珍・学園無双外伝

〜二泊三日 湯煙の旅・19〜






すぅ、と寝息が上がり始めた頃、部屋の扉が静かに開いた。

趙雲はそちらへ視線だけ向けると、少し笑んだ。



「………は?」

「あぁ、今眠りについた所だ」

「……そうか」



足音を消して、馬超が隣に座る。

先の乱舞で、彼の着ていた浴衣が布切れと化したが、見ると、どうやら目を覚ましてから着替えたようだ。

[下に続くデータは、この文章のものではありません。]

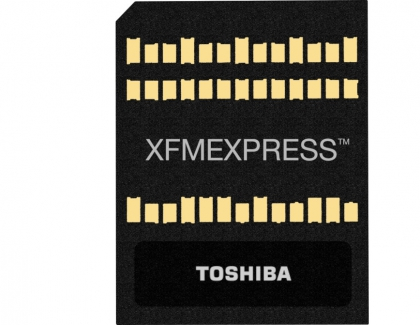 Toshiba's XFMEXPRESS Technology to Power Removable NVMe Memory Devices with Groundbreaking Size to Performance Ratio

全身にあびた猛打が痛むのか、彼は少し顔を顰めていた。



「そういえば、昨夜は何があったんだ?」

「お前…今更それを問うか?」

「こちらの鬱憤がようやく晴れたところで、話を聞こうと決めていた」

「…カミングアウトめ」



すっきりした顔で言う相棒が、少し憎い。

馬超はそう思ったが、大きく息をつくと続けた。



「……1人で泣いていた」

「1人で?」

「こいつ曰く『分からない涙』だそうだ」

「…そうか」

「なんだか、1人にできなくてな。
 で、慰めようと思ったら、途中で『なんかもういいや』と言いながら笑ってた。
 なんか腹が立ったから、こいつが潰れるまで一緒に飲んだ」



馬超は立ち上がり、眠り姫を挟んだ趙雲の向かい側に座り直した。

どっかりと胡座をかきながらも、その視線は彼女だけを見ている。

趙雲も、彼女の寝顔をじっと見つめていた。



ざ、と外で波が何か囁く。

その囁きに乗って、学友達の楽しげな声が響いた。

ビーチで目一杯はしゃいでいるのだろう。



「本当に……寂しがりやだな」

「お前がか?」

「馬鹿を言うな」



茶化す馬超に、趙雲はふっと笑った。



「馬鹿言うな」

「見事なオウム返しだな、孟起」

「ふん…。
 こいつが寂しがりな事ぐらい、最初から分かっていただろう?」

「それはそうだが…。
 こちらに気を使わせないようにする辺り、可愛いじゃないか。
 見ている私達の胸が……苦しくなるほどに」



夢でも見ているのか、彼女は眉間に皺を寄せて何事かムニャムニュと言っている。

「そ…に……なよ」と、聞き取れないほどの滑舌。

だが、その皺を見ると、どうやら楽しい夢ではないらしい。



「おい、何て言ってるか分かるか?」

「…さぁ?」

「おい。言いたい事があるなら、はっきり言え」

「ふふ…」



眠り姫相手に、小さな声で呟く馬超が面白くて、趙雲は笑いをこらえる事ができなかった。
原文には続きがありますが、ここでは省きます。